Goal –
From the text on MaxScale persistent connections below, return the passage starting at "Second, let's run" and ending at "the query itself!", copied word for word.

— START OF Page text —

Here we can see another major issue/bug : an application could issue statements assuming autocommit=ON (the default) while in reality another client could have change it.

MaxScale doesn't track transactions


I think this is perhaps the most serious bugs of how Persistent Connection are implemented in MaxScale.
Without MaxScale, when a client disconnects its transaction should be rolled back.
Let's see what happens with MaxScale and Persistent Connection.

First, we create a transaction the way many applications do: SET autocommit=0 , followed by any DML :

$ mysql -u rcannao -prcannao -h 10.1.1.164 -P3307 -e "SHOW VARIABLES LIKE 'autocommit'"
+---------------+-------+
| Variable_name | Value |
+---------------+-------+
| autocommit    | ON    |
+---------------+-------+
$ mysql -u rcannao -prcannao -h 10.1.1.164 -P3307 -e "SET autocommit=0"

$ mysql -u rcannao -prcannao -h 10.1.1.164 -P3307 -e "SHOW VARIABLES LIKE 'autocommit'"
+---------------+-------+
| Variable_name | Value |
+---------------+-------+
| autocommit    | OFF   |
+---------------+-------+

So far, we have modified autocommit in a Persistent connection.
Second, let's run some SELECT statement:

$ mysql -u rcannao -prcannao -h 10.1.1.164 -P3307 -e "SELECT COUNT(*) FROM sbtest" test
ERROR 1046 (3D000) at line 1: No database selected

Ops, error ... I forgot that MaxScale ignores my request for a default schema ... Now I must specify it in the query itself!

$ mysql -u rcannao -prcannao -h 10.1.1.164 -P3307 -e "SELECT COUNT(*) FROM test.sbtest" test
+----------+
| COUNT(*) |
+----------+
|  1000000 |
+----------+

$ mysql -u rcannao -prcannao -h 10.1.1.164 -P3307 -e "SELECT COUNT(*) FROM test.sbtest WHERE id < 1000" test
+----------+
| COUNT(*) |
+----------+
|      999 |
+----------+

All looks good so far. Let me check if there are active transactions:
 
$ mysql -u rcannao -prcannao -h 10.1.1.164 -P3307 -e "SHOW ENGINE INNODB STATUS\G" test | grep ACTIVE
$

No active transactions, that's good. Now, let's run a DML statement ...
 
$ mysql -u rcannao -prcannao -h 10.1.1.164 -P3307 -e "DELETE FROM test.sbtest WHERE id < 1000"
$

Let me check again if there are active transactions ...

$ mysql -u rcannao -prcannao -h 10.1.1.164 -P3307 -e "SHOW ENGINE INNODB STATUS\G" test | grep ACTIVE
---TRANSACTION 2253315, ACTIVE 29 sec
$

Here is the bug! The client that issued the DML statement and started the transaction is gone/disconnected, yet MaxScale is holding a transaction open.

— END OF Page text —
— START OF Records provided —

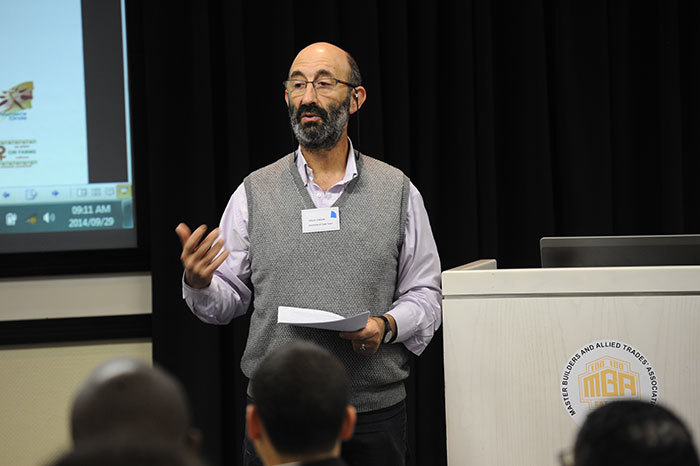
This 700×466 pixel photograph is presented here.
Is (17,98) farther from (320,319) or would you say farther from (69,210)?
(320,319)

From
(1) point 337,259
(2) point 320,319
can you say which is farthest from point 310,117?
(2) point 320,319

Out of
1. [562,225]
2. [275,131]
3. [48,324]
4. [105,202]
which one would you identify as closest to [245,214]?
[275,131]

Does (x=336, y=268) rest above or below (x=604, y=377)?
above

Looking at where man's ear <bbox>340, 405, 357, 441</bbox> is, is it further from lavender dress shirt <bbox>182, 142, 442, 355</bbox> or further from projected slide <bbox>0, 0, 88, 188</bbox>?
projected slide <bbox>0, 0, 88, 188</bbox>

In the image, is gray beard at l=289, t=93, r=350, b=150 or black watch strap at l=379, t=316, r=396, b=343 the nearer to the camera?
black watch strap at l=379, t=316, r=396, b=343

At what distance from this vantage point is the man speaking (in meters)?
1.91

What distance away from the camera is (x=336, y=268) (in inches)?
77.3

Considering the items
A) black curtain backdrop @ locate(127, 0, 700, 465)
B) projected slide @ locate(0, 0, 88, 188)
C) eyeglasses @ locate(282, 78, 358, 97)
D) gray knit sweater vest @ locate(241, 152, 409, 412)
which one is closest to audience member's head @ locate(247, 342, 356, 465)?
gray knit sweater vest @ locate(241, 152, 409, 412)

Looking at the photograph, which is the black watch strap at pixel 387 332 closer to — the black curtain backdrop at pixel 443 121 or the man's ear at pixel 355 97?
the man's ear at pixel 355 97

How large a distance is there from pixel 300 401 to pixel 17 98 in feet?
7.74

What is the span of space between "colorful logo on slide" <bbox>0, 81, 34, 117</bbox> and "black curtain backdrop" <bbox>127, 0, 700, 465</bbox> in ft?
1.40

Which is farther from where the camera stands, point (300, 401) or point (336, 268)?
point (336, 268)

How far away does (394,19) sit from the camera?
2924 millimetres

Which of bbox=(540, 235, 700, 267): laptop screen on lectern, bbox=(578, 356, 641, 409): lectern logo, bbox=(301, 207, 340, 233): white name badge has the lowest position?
bbox=(578, 356, 641, 409): lectern logo
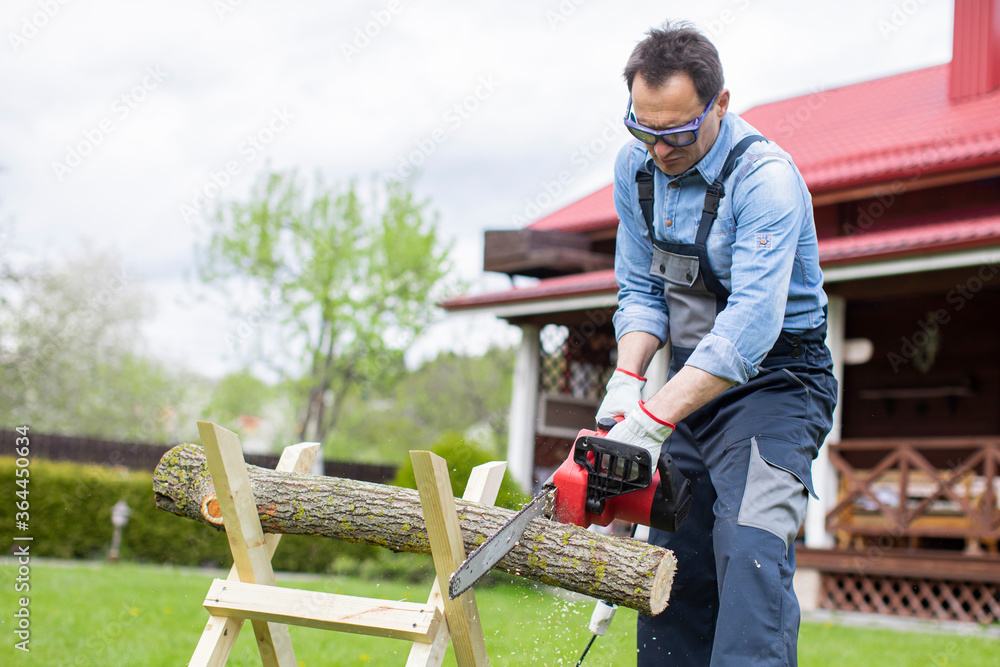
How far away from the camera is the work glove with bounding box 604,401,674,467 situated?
2.28m

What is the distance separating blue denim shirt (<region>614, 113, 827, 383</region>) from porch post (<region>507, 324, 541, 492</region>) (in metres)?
8.11

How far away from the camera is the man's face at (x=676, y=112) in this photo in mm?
2365

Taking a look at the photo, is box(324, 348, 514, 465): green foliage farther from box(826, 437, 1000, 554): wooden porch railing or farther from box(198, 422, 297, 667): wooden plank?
box(198, 422, 297, 667): wooden plank

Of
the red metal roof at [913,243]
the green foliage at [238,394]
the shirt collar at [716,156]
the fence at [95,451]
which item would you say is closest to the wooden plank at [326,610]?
the shirt collar at [716,156]

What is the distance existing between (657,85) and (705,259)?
54 cm

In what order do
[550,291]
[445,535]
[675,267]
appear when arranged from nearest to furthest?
[445,535] < [675,267] < [550,291]

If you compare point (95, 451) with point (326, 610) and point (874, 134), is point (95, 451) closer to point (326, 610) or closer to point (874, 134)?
point (874, 134)

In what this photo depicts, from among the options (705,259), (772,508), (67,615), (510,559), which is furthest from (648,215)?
(67,615)

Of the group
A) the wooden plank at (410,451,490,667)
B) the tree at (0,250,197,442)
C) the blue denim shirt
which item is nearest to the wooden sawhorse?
the wooden plank at (410,451,490,667)

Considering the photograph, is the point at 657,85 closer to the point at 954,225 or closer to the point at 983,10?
the point at 954,225

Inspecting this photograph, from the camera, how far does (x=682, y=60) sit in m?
2.35

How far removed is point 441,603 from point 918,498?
7.95 metres

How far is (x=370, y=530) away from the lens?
2580mm

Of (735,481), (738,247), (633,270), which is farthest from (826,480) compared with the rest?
(738,247)
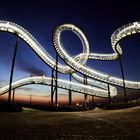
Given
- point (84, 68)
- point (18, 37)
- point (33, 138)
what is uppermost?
point (18, 37)

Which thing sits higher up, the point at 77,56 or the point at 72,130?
the point at 77,56

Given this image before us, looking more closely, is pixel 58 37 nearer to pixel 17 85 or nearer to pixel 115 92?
pixel 17 85

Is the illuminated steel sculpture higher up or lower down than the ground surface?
higher up

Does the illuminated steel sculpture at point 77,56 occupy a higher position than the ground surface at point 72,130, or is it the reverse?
the illuminated steel sculpture at point 77,56

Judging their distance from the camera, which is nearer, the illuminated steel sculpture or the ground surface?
the ground surface

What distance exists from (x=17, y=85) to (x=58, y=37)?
86.7 ft

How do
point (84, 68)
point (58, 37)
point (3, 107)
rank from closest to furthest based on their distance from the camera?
point (3, 107) < point (58, 37) < point (84, 68)

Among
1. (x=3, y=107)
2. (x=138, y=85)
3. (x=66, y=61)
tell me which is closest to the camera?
(x=3, y=107)

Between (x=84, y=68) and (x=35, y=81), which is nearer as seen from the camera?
(x=84, y=68)

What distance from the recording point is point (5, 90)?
60500mm

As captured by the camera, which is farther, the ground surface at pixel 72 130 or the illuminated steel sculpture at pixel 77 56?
the illuminated steel sculpture at pixel 77 56

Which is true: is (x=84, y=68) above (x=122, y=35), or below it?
below

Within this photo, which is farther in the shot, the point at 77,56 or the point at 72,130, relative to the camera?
the point at 77,56

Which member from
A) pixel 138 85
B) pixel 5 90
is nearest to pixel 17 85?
pixel 5 90
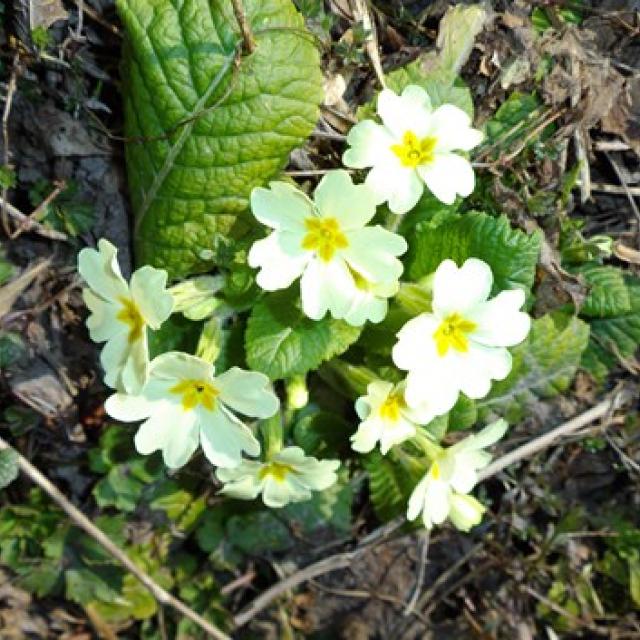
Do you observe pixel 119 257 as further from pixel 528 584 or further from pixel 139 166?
pixel 528 584

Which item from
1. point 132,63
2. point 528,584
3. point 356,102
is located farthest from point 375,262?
point 528,584

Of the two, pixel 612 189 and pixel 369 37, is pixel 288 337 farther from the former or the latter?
pixel 612 189

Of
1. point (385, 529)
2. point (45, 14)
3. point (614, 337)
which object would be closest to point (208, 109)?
point (45, 14)

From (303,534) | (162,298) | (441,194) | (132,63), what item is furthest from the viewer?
(303,534)

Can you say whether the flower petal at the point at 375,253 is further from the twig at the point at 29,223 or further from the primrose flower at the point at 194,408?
the twig at the point at 29,223

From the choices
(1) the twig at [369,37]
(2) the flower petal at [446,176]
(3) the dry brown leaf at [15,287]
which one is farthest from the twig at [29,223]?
(2) the flower petal at [446,176]

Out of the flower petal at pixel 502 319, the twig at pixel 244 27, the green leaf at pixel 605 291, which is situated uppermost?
the twig at pixel 244 27
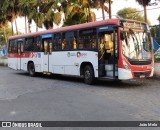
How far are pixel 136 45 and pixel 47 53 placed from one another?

— END OF Records provided —

In response –
Second, let's run some SELECT statement:

$ mysql -u rcannao -prcannao -h 10.1.1.164 -P3307 -e "SELECT COUNT(*) FROM sbtest" test
ERROR 1046 (3D000) at line 1: No database selected

Ops, error ... I forgot that MaxScale ignores my request for a default schema ... Now I must specify it in the query itself!